Filtration does not work for separating colloids as the particles are so small they pass through the gaps between the cellulose strands in the paper. However, centrifugation was found to be successful. This is where you spin the colloid so fast that the slightly heavier solid particles are forced to the outside of the tube by centrifugal forces. These are the same forces that push you off a roundabout if you spin too fast. Although this method works, it is very time consuming typically taking a few days for the samples to be ready for analysis.
Another potentially obvious question is what do nanoparticles look like? I’m not quite sure what I initially anticipated but all the nanoparticles I have made are various coloured powders. The particles aggregate into more visible clumps when dry that then disperse into ultra-fine particles in solution. For example, my cobalt oxide nanoparticles were black and are shown above. I’ve shown a couple of different metal nanoparticle solutions below to show the different colours.

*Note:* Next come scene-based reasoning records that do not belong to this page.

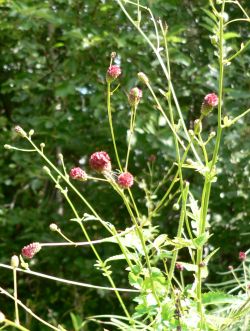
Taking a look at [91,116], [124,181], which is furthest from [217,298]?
[91,116]

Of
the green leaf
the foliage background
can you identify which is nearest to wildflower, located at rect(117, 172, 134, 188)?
the green leaf

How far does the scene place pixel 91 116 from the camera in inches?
95.4

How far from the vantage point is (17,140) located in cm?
250

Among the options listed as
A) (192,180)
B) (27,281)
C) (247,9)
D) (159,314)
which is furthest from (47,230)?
(159,314)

But how can you determine how small these nanoparticles are? A normal microscope can’t be used to look at these particles as they are too small. A light microscope can typically focus down to the micrometre scale which is still 1000 times too large for the study of nanoparticles. Instead, a transmission electron microscope (TEM) can be used. The TEM is an exciting piece of kit, you feel a bit like a mad scientist in a film when you’re using it! Imagine a giant microscope, maybe 2 m high, in a cold dark room illuminated by red light so you can see the images. The TEM fires a beam of electrons at the material. The nanoparticles are so small that the electrons can pass through. Different materials have different electron densities so will allow different numbers of electrons to pass through and hit the fluorescent screen behind. So, different materials can be distinguished and a shadow image of the particles can be taken. I’ve shown a couple of TEM images below of cobalt oxide and platinum nanoparticles.
So, after a bit of a struggle I’ve managed to make a selection of metal and metal-oxide nanoparticles. The next step of course will be to encapsulate these in MOFs. This will no doubt come with its own struggles and discoveries but I’m looking forward to the challenge.